# How to get along with cats?!



## NikoBear (Jun 30, 2012)

I had pictured a better relationship with my dog and two cats by now. Of course this is not the case. 
Niko is 4.5 months. The cats are not yet 1. Niko doesn't growl at the cats anymore, but whenever he gets close enough to sniff them he kind of scares the cats and they hiss. Then they run away. And start a chase. Its lovellllly. Whenever the cats and dogs are together they are of course supervised. But I am at my wits end. How do I teach the dog not to chase them, and more importantly, teach the cats to sit still and let the dog check them out? One time he was able to corner the cat (i didn't know he was hiding in the corner of the laundry room) I run after him and all he does is sniff my cat. So I am not worried about the dog killing my cat.

Any ideas?

-Kara


----------



## llombardo (Dec 11, 2011)

You'll have to work on the leave it command with the dog....attempting to train the cat will be pointless I have one cat that doesn't care for the dogs and the GSD is forever barking at him...I don't think she understands and gets upset because he don't like her. Other then that they all sleep together. Eventually the cats will realize that if they want to get from point A to point B, they have to change their attitudes, with the help of the leave it command


----------



## catz (Dec 10, 2010)

Have you tried putting the cats in a crate and slowly introducing them that way? That is how I introduced my new kitten to my 2 year old GSD Rio and its going well. 

I started with the crate on one side of the room and Rio on leash at the other side and slowly brought her closer depending on how she was reacting. 
For every step closer we got I asked Rio to focus on me and preform a command, if she ignored me or got excited we took a step backwards. 

Its been two weeks and I can now have the kitten loose while Rio trails her long line (just in case!) with no problems. 
I have a brave kitten and hes comfortable enough to rub against her and swat at her tongue playfully. :laugh:

During the whole process the dog needs to focus on you and not the cats. If he plays up, whines, stares or acts any way you deem inappropriate you just step back (or remove him completely from the room) and work at that distance until eventually he can lie calmly beside the crate. 
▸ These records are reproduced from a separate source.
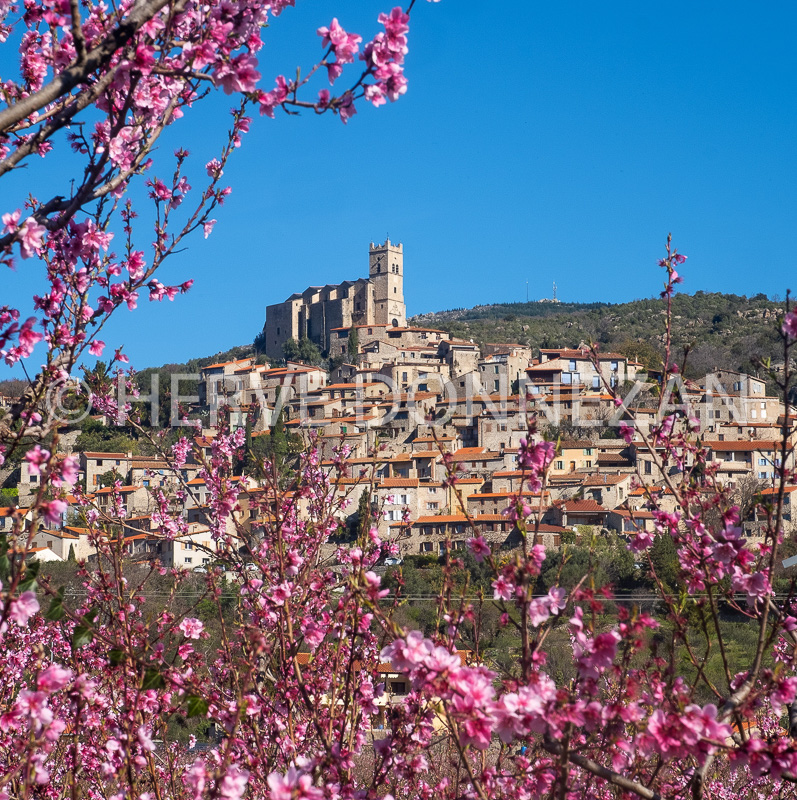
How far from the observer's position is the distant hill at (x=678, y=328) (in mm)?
66312

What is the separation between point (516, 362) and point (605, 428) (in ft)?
33.8

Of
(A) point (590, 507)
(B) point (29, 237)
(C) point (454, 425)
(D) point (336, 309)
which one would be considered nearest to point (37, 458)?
(B) point (29, 237)

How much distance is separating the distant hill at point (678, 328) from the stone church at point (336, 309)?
5934 millimetres

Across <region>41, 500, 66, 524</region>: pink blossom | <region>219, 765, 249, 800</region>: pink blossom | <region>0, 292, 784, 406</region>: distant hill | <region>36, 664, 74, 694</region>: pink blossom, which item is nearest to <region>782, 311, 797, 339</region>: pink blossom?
<region>219, 765, 249, 800</region>: pink blossom

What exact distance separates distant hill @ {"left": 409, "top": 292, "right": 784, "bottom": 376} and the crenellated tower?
5.07 meters

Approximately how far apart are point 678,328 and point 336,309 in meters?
28.4

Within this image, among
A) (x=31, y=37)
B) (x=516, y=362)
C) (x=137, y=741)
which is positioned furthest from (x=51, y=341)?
(x=516, y=362)

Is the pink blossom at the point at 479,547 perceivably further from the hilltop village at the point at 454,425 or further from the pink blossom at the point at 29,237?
the hilltop village at the point at 454,425

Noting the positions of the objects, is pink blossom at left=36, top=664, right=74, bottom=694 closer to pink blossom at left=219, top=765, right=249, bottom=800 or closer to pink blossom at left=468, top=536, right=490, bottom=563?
pink blossom at left=219, top=765, right=249, bottom=800

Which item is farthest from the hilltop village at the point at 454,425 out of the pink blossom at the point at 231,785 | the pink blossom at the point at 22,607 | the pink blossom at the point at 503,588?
the pink blossom at the point at 231,785

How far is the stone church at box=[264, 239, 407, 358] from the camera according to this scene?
8038cm

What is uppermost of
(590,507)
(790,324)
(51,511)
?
(790,324)

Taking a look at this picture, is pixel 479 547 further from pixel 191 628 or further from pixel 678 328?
pixel 678 328

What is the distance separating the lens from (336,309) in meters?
80.7
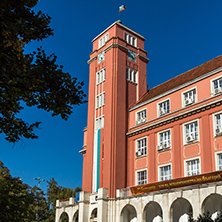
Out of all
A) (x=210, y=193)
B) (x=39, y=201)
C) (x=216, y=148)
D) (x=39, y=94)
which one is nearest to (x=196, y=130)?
(x=216, y=148)

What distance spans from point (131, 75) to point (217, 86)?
12295mm

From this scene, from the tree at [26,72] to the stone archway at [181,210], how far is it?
20402 millimetres

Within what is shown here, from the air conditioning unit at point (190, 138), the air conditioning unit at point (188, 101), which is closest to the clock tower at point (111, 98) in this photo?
the air conditioning unit at point (188, 101)

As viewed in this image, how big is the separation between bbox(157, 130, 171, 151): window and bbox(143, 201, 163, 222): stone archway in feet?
16.1

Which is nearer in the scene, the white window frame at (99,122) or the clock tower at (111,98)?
the clock tower at (111,98)

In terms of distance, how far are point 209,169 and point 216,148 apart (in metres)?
1.72

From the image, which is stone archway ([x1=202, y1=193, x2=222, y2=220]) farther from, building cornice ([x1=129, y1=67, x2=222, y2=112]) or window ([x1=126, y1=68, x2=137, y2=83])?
window ([x1=126, y1=68, x2=137, y2=83])

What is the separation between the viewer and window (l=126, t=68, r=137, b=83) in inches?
1521

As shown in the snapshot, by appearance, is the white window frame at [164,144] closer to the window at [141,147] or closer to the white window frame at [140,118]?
the window at [141,147]

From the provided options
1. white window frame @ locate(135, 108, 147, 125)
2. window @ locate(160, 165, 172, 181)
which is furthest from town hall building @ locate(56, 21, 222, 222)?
white window frame @ locate(135, 108, 147, 125)

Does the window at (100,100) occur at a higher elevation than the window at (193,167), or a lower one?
higher

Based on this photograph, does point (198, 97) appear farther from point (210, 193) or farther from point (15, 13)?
point (15, 13)

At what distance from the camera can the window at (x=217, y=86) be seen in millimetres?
28234

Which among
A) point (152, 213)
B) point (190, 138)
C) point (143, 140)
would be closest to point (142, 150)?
point (143, 140)
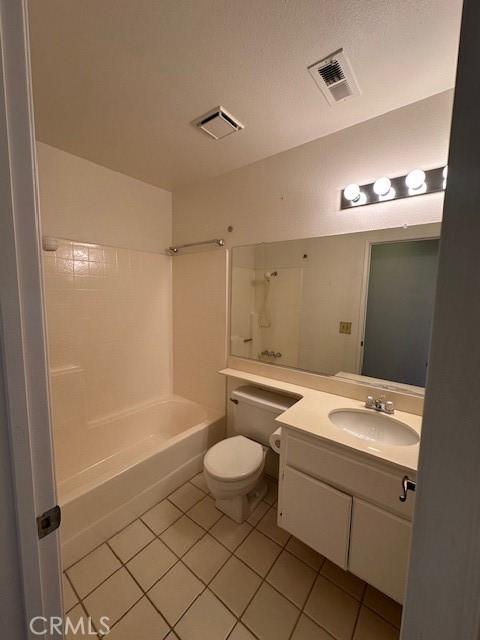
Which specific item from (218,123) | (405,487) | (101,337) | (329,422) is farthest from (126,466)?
(218,123)

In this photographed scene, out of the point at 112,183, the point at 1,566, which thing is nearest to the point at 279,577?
the point at 1,566

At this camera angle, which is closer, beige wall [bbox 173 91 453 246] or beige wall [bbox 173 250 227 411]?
beige wall [bbox 173 91 453 246]

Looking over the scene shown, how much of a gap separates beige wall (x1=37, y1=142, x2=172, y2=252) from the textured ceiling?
0.64 feet

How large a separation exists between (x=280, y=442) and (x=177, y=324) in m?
1.63

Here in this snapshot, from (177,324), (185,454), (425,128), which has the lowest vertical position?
(185,454)

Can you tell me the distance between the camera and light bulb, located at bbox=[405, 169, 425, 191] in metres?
1.34

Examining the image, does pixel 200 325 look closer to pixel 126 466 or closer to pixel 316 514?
pixel 126 466

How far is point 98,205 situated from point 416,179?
7.09 feet

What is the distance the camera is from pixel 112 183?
211 cm

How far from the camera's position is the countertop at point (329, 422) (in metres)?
1.05

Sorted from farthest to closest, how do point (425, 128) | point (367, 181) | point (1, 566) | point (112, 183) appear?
point (112, 183) < point (367, 181) < point (425, 128) < point (1, 566)

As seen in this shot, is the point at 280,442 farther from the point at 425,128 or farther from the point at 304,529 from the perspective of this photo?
the point at 425,128

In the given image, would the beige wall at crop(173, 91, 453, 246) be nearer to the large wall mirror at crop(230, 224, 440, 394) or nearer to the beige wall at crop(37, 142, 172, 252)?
the large wall mirror at crop(230, 224, 440, 394)

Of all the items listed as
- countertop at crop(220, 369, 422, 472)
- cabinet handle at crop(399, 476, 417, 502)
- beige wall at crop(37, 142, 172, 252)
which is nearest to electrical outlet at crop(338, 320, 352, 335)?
countertop at crop(220, 369, 422, 472)
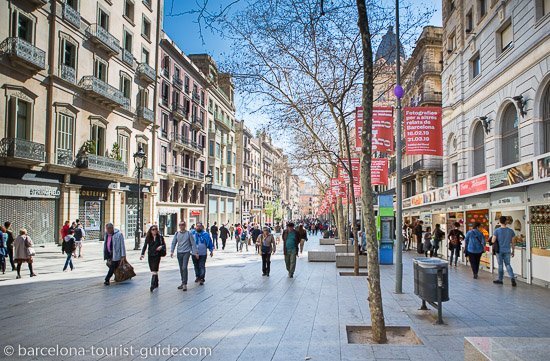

Its good to have someone else sit next to the crate treating the cats so they associate the dog with nice experiences too. 
Turkey works great 

Don't give Niko any more opportunities to chase the kittys, have him on lead at all times around the cats until he has proved he can be trusted. 

Does he know "Leave it"? If not I would start practicing that now too as it comes in very handy with a cat around! 

I hope this helps


----------



## ElviraCross (Jun 29, 2012)

My husband had a dog once that wanted to chase the cats and play with them but the cats hated the dog.

He put the dog on a leash in the house with the cats in the room. That way he could control the dog and the cats could come up to him if they wanted to. He said it took him about a year but they gradually became friends. 

Not sure if this is a right answer or not but this is what worked for him. 

I agree with the others and the leave it command.


----------



## kiya (May 3, 2010)

Do not allow the pup to chase the cats, ever. 
Lots of down stays & leave it. Unfortunately the dog has to learn to respect the kittens of course you don't want that lesson to be learned with an eye. 
The kittens in the crate is a good idea. When I brought out latest kitty home I used the crate. I only had a problem with 1 dog and that took almost 6 months to resolve. Now the kitty can even eat dinner on the floor with the dogs.


----------



## NikoBear (Jun 30, 2012)

We are definitely working on the leave it command (not enough in my opinion so now it'll be at the top of my list, and always make sure we are around when both are in contact. I'm nervous about putting my cats in a crate because they were here first and they also have never been in one... But if they still do not get along by the time Niko turns one, I might turn to that.
All your responses have given me more patience...thank you everyone


----------